Sunday, November 1, 2009
KKO is traditionally scheduled for the second week of November and is organized by the professional development council - a student led body belonging to the MBA students association. Having experienced KKO last year, I found it to be an extremely useful checkpoint as I geared up for my internships. We had recruiters/alumni come in from Cummins, Deloitte, P&G, Kraft, Nestle, GE, Whirlpool and Philip Morris amongst other companies. The scope of companies coming in for KKO varies from year to year but it is ensured that students pursuing all majors i.e. finance, consumer marketing, business marketing, strategy have adequate choice in the list of companies on campus to choose from.
This early preparation afforded is one of the key factors that Kelley graduates are amongst the most sought in the country. On the flip side, it is a great way for recruiters to gauge the quality of students at one of the top business grad schools. Every year one or two firms use KKO as an avenue to get engaged with the school and talk to students.
I will be writing more about KKO once the event takes place.
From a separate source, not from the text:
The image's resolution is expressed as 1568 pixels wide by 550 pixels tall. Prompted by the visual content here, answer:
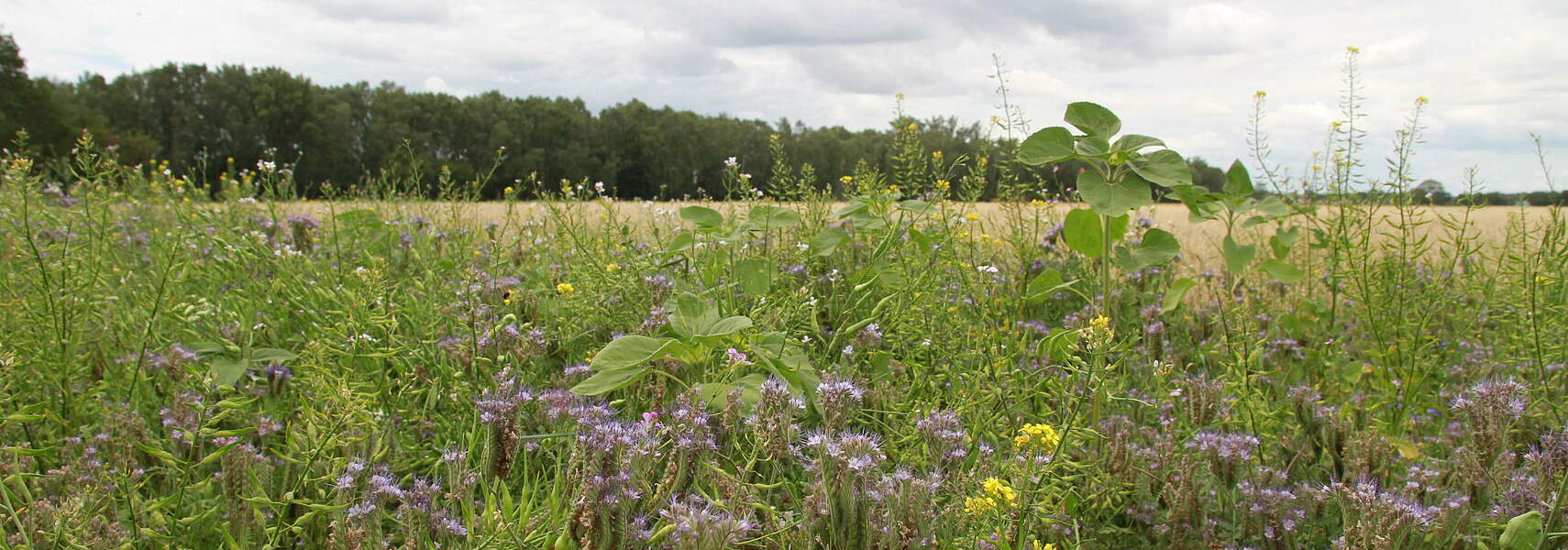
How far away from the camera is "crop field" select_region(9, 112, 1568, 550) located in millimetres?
1684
With the kind of firms we have lined up this year, it should be an amazing event. Look out for more on this on my MBA student blog after November 13th!
This past Tuesday we had organized a business etiquette dinner which was intended to give Kelley MBA students an insight into the nuances of formal dining. Organized by the consulting club, Asian MBA and the Latin MBA, this was a unique event where in students were guided step by step through a delicious 6 course dinner (for just $10!!). The host was Joseph Boes, a business etiquette consultant at Indiana University (IU) who pulled off the 2 hour session with great humor and wit. This also was a particularly useful session for international students as for many of them it was their first introduction to formal dining Vis a Vis the American cuisine.
All in all it was a wonderful occasion with more than 70 students showing up to enjoy a great dinner and of course a wonderful dinner host as well.